24 de Janeiro de 2012 - 00:39 p.m. - Toronto General Hospital - Old Town District - Toronto
Protegida pelos vidros grossos da sala do necrotério do Hospital Geral de Toronto, era possível que Leah observasse a neve clara caindo e cobrindo os veículos e ruas. Em intervalos de horas, era possível ver também os limpa-neves fazendo seu trabalho e mantendo o acesso ao principal hospital da cidade livre para toda e qualquer emergência.
Aquela visão fazia você lembrar de sua terra natal, quando brincava com seus irmãos na neve fofa que caía no Fountain Park, enquanto seus pais bebiam café forte com whisky para afastar o frio que se alastrava, vocês quatro corriam livres e sem medo do frio, seus corpos infantis geravam a energia e calor necessário para que apenas a adrenalina das brincadeiras fosse sentida pelos seus cérebros em desenvolvimento e adaptação. Se lembrava do dia em que Lena havia caído de cima da árvore e quebrado um dos dedos, ou o primeiro beijo de Vincent sob a neve com uma garota da escola ou do dia congelante em que Zachary havia saído de casa em direção ao exército, fato aquele que mudaria a vida dele e também a sua.
Haviam tantas lembranças de uma época que não voltaria mais, mas que nunca seriam apagadas da sua memória, porque ela existiria para sempre. Assim era a vida cainita, sentir a humanidade dentro de si nos menores e mais singelos sinais da forma pura da existência.
Você fechava os olhos, tateando o vidro gelado da janela, as luzes noturnas distorcidas em meio aos flocos de neve que caíam. Quando de súbito seus pensamentos eram levados para longe, com o barulho de uma das portas duplas do necrotério se abrindo e o som familiar das rodinhas de uma maca.
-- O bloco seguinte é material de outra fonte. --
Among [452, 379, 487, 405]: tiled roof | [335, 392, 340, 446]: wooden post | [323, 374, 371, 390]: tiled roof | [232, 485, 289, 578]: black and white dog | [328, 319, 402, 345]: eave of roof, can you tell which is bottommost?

Era Timothy, o auxiliar que haviam designado a você, ele tratava de buscar os cadáveres que morriam nos andares de cima e tentava algumas vezes aprender uma coisa ou outra com Leah. Embora os estudos de Leah levassem a outros objetivos, a patologia ainda era mantida no hospital, afinal o vitae não estava presente nos cadáveres, ele era transformado no interior de todo cainita após beber o sangue de suas vítimas.
O lugar era muito grande, talvez o maior necrotério que você tenha tido a oportunidade de estar. Pelos seus cálculos, cerca de oitenta cadáveres poderiam ser armazenados lá sem problemas e em superlotações, acreditava que uma média de 150 ainda poderia permanecer lá.
O turno da noite era vazio, você era a única profissional no local e agia sem supervisão, durante o dia era muito movimentado, ainda mais pelos internos da University Health Network, maior faculdade de medicina da cidade.
Sua única companhia eram aqueles cadáveres e o jovem Timothy.
Ele parava a maca no lugar de sempre, olhava pouco para você, afinal não representava nada atrativo aos olhos dele em se tratando de beleza feminina e aguardava as instruções ansioso, pois muitas vezes precisava virar ou segurar os cadáveres e isso lhe garantia alguns tímidos sorrisos e pensava que "participar" o agradava.
- Dra. Leah, boa noite. Este é Omar Haufner, motorista de caminhão, foi encontrado na beira de uma estrada. Apresenta diversas escoriações, trauma toráxico de grande proporção e um quadro hemorrágico grave.
Disse o jovem lendo o prontuário que estava pendurado na maca.